Inside, he had to pause and let his eyes adjust to the near-darkness. After a moment, he picked out Gerald Tarrant leaning against the rough wall, his eyes fastened on the priest as he entered. Damien tried to tell himself it was only the lack of light that made them look so black. Still, the adept watched him so intensely that Damien found it difficult to look away. He circled uneasily around the man, and sat on the sandy floor at his other side.

Tarrant slid down next to him with a rustle of cloth. Startled, Damien looked at his companion. The man’s face was drawn and gaunt. He’d gone so pale he seemed to glow in the dark. “Can you manage?”

The Hunter offered a strained smile. His face looked ready to crack from it. “I’ll have to, won’t I?” He closed his eyes for a moment, summoning energy. “The first step will give me strength for the rest.” He opened his eyes and looked at Damien again. This close, the priest had to shake off a sense of vertigo as Tarrant’s eyes seemed to draw him in. God, the man looked so hungry. Damien shivered at the thought of that hunger focused on him. What was he getting himself into?

The Hunter seemed to know his mind. “Second thoughts, Vryce?”

Damien steadied himself and shook his head. “No. Just…getting ready.” He lied to bolster his own courage, he knew. The idea of being bound to this man for the rest of his life was sinking in at exactly the wrong moment. But he’d already made his decision, and would not turn back.

In a voice that seemed to crawl out of the darkness surrounding them, Tarrant replied, “I can smell your fear.”

Damien felt a chill twist down his spine, closed his eyes to avoid seeing the other man’s expression. He knew how unnerved he sounded when he asked, “Just…what do we do?” Please, let’s just get this over with.

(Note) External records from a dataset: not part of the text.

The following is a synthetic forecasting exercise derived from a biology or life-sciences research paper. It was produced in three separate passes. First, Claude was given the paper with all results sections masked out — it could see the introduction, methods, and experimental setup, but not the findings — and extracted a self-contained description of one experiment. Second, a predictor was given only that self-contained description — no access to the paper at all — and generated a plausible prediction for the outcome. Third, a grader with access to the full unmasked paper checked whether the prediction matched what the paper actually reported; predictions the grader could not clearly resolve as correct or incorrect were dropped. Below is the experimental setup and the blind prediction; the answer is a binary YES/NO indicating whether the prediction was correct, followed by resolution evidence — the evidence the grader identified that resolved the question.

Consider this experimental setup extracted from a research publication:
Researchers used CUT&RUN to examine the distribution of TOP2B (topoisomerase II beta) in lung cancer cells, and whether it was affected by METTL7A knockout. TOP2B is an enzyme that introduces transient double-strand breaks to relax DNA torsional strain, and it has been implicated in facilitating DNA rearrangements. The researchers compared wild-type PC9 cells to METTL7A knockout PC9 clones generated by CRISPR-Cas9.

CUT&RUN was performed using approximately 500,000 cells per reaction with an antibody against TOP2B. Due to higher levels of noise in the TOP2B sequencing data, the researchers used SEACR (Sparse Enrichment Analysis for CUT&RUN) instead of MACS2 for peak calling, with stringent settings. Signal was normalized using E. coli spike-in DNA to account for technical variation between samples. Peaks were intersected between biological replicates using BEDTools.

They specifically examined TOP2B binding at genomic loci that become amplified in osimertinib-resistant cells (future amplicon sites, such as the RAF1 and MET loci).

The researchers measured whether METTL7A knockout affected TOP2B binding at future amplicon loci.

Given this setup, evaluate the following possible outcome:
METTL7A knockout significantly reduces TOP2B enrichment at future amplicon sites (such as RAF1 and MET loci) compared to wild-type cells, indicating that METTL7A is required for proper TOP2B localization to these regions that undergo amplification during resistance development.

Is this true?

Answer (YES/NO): YES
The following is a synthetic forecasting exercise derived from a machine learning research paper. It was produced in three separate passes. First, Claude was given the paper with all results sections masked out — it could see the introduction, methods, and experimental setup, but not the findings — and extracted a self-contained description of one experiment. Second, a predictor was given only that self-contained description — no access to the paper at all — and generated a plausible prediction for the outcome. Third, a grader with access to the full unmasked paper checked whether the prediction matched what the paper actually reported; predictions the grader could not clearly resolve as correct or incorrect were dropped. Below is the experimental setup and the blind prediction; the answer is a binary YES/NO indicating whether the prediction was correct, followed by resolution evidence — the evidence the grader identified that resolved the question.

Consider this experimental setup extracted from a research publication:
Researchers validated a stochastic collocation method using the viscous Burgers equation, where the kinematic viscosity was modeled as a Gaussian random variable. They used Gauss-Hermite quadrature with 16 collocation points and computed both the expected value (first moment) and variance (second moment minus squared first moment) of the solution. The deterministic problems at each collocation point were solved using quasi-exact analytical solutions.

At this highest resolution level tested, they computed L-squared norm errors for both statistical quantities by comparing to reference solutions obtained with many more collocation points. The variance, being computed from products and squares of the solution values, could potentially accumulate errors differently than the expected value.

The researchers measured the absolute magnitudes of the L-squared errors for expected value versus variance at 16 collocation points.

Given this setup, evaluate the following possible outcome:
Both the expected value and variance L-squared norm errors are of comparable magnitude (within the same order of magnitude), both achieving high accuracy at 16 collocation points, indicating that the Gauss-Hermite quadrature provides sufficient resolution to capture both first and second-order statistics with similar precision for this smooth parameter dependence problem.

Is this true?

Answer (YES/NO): NO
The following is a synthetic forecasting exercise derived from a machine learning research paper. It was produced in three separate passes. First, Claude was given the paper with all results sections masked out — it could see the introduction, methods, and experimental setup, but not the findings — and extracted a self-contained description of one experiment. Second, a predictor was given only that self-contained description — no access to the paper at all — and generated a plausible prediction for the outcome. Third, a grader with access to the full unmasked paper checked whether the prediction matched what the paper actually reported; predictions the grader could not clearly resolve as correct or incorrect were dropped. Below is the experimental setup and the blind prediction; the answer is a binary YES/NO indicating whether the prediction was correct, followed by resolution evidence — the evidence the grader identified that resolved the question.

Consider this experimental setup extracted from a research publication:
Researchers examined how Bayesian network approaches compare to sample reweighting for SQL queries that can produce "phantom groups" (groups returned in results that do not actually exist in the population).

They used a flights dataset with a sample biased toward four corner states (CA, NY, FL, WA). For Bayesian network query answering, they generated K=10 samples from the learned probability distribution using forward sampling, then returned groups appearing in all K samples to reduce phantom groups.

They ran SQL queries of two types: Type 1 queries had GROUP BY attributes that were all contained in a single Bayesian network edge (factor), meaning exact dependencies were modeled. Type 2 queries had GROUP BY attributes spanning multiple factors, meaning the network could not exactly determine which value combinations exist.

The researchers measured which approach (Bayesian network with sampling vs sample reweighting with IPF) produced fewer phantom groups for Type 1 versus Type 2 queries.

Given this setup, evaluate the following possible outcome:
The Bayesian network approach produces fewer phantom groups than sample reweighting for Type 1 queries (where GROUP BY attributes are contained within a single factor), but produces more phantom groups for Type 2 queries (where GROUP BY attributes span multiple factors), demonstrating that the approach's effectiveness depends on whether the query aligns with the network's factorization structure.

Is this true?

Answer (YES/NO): NO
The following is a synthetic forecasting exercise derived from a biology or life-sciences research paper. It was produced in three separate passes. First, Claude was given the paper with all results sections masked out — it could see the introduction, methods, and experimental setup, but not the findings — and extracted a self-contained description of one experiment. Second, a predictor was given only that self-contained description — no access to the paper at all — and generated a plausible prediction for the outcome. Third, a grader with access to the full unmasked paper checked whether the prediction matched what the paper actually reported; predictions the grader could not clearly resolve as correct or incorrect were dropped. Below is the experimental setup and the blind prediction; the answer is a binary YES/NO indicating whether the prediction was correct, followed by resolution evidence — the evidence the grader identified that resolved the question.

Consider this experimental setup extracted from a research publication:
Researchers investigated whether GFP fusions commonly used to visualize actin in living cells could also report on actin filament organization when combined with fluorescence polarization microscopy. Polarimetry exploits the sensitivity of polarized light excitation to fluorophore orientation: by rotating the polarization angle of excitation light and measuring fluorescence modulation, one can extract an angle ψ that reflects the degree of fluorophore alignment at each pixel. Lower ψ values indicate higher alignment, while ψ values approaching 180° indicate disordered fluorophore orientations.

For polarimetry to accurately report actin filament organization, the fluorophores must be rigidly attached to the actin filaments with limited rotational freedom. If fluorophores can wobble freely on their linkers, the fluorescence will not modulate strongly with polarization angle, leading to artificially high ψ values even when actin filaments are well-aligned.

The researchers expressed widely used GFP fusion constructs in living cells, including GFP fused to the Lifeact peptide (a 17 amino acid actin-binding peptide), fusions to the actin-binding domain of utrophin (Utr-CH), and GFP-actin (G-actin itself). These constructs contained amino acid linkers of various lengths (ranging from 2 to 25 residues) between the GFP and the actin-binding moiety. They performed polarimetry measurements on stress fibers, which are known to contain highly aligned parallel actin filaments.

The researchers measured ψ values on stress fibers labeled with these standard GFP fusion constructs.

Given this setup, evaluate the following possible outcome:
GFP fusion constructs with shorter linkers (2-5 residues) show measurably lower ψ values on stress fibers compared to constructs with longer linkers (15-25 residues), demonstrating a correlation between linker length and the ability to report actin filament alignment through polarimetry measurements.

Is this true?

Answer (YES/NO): NO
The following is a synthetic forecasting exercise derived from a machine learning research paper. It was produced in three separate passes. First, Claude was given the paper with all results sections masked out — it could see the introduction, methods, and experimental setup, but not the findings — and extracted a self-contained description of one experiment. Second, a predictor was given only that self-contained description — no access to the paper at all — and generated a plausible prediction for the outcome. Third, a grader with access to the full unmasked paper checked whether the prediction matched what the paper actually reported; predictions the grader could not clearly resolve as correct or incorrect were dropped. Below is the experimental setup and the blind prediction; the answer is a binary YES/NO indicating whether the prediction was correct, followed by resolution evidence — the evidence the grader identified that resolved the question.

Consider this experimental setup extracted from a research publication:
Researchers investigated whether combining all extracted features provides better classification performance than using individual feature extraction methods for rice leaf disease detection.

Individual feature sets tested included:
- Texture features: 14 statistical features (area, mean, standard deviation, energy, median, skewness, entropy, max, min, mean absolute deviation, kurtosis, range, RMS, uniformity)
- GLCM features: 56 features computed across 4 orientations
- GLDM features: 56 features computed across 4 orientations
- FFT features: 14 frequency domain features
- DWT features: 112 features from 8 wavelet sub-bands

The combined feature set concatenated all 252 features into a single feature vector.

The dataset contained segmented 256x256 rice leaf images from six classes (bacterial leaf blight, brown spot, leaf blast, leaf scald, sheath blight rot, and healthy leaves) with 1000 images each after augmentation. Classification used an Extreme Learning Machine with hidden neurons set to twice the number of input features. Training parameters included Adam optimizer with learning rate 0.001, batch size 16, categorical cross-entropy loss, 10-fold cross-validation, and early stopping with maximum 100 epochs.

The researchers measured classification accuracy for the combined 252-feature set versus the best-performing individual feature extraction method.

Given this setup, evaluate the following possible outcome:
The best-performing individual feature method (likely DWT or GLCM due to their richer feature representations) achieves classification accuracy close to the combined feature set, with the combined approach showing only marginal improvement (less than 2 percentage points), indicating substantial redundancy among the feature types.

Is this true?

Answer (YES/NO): NO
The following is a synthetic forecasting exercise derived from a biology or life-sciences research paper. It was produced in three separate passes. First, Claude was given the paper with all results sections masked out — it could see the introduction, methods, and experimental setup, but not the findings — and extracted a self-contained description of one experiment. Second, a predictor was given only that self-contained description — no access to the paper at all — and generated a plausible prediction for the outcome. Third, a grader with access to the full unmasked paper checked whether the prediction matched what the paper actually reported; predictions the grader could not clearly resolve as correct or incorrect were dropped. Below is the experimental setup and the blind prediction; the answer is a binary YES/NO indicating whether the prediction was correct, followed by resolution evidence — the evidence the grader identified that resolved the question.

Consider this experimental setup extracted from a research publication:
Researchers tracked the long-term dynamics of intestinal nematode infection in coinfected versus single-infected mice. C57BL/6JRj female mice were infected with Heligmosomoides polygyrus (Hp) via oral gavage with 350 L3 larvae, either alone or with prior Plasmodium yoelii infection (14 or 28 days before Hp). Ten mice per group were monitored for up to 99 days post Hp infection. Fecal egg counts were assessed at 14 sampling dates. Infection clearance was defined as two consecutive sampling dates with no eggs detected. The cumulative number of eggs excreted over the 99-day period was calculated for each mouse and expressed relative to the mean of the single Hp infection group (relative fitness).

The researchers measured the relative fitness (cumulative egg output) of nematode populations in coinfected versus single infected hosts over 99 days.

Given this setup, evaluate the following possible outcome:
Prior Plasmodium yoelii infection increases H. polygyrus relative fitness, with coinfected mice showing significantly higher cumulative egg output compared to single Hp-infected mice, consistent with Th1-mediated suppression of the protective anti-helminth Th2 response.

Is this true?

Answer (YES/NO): YES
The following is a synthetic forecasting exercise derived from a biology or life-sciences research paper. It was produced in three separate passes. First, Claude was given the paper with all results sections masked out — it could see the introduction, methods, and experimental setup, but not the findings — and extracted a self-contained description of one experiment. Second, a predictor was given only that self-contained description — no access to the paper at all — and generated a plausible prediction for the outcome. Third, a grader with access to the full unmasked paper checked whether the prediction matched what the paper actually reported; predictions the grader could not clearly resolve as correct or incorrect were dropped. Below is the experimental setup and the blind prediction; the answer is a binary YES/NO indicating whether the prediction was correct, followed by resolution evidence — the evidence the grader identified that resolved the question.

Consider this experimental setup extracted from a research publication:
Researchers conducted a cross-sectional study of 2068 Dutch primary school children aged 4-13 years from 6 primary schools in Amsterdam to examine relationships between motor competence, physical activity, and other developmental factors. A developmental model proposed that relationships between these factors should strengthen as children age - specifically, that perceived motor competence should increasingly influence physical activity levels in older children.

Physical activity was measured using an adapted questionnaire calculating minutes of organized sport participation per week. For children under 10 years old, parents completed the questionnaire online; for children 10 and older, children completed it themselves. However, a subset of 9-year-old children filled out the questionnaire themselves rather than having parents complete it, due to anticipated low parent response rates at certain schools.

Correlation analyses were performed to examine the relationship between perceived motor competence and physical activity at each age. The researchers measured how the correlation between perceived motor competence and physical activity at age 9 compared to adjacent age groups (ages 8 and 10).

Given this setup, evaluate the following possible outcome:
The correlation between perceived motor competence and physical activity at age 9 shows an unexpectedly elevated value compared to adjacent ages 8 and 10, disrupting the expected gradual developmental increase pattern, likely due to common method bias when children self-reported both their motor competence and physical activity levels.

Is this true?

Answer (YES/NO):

Tarrant nodded. Damien felt him shift closer, felt the cold of the Hunter’s skin almost touching his. “I need your blood.” The adept reached into a fold of his garments and brought out a knife. “The cut should be deep enough to bleed freely, but you don’t need to really injure yourself. Your arm would do nicely.” He held the knife out with a slightly trembling hand. “I assume you would rather do it?”

Damien took the knife from his hand. He rolled up his sleeve, laid the metal against the flesh of his forearm, then hesitated. He felt the Hunter lean against him, eager for sustenance, and before he could lose his nerve Damien pressed down with the blade in a quick jerking motion. The Hunter grasped his wounded arm, and Damien dropped the little knife as he flinched from the shocking cold. In the ancient sorcerer’s grip, the priest noticed that at least one of them was shaking. His head spun so badly, he couldn’t be sure if it was himself or Tarrant.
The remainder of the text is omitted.